***** Entries supplied
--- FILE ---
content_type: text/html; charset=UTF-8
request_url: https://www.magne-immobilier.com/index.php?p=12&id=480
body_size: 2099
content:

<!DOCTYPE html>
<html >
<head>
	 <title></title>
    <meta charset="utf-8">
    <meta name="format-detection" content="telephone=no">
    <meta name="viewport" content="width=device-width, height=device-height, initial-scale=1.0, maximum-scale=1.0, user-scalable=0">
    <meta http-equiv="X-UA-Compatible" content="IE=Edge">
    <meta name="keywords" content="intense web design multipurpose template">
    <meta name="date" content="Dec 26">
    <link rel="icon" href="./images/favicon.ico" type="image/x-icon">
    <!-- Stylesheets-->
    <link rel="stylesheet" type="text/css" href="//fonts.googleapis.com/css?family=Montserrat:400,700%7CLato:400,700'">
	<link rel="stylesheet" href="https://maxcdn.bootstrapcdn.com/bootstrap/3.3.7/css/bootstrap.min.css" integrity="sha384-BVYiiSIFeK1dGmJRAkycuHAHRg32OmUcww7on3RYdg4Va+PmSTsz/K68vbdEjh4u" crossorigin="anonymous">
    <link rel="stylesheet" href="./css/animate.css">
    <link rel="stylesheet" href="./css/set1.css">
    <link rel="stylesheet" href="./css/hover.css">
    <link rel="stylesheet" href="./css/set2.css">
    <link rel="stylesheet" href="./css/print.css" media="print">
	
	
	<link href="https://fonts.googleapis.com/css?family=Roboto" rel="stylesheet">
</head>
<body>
**********
== Problem details ==
The whole listing above needs to be reproduced exactly.

== Answer space ==
--- FILE ---
content_type: text/html; charset=UTF-8
request_url: https://www.magne-immobilier.com/index.php?p=12&id=480
body_size: 2099
content:

<!DOCTYPE html>
<html >
<head>
	 <title></title>
    <meta charset="utf-8">
    <meta name="format-detection" content="telephone=no">
    <meta name="viewport" content="width=device-width, height=device-height, initial-scale=1.0, maximum-scale=1.0, user-scalable=0">
    <meta http-equiv="X-UA-Compatible" content="IE=Edge">
    <meta name="keywords" content="intense web design multipurpose template">
    <meta name="date" content="Dec 26">
    <link rel="icon" href="./images/favicon.ico" type="image/x-icon">
    <!-- Stylesheets-->
    <link rel="stylesheet" type="text/css" href="//fonts.googleapis.com/css?family=Montserrat:400,700%7CLato:400,700'">
	<link rel="stylesheet" href="https://maxcdn.bootstrapcdn.com/bootstrap/3.3.7/css/bootstrap.min.css" integrity="sha384-BVYiiSIFeK1dGmJRAkycuHAHRg32OmUcww7on3RYdg4Va+PmSTsz/K68vbdEjh4u" crossorigin="anonymous">
    <link rel="stylesheet" href="./css/animate.css">
    <link rel="stylesheet" href="./css/set1.css">
    <link rel="stylesheet" href="./css/hover.css">
    <link rel="stylesheet" href="./css/set2.css">
    <link rel="stylesheet" href="./css/print.css" media="print">
	
	
	<link href="https://fonts.googleapis.com/css?family=Roboto" rel="stylesheet">
</head>
<body>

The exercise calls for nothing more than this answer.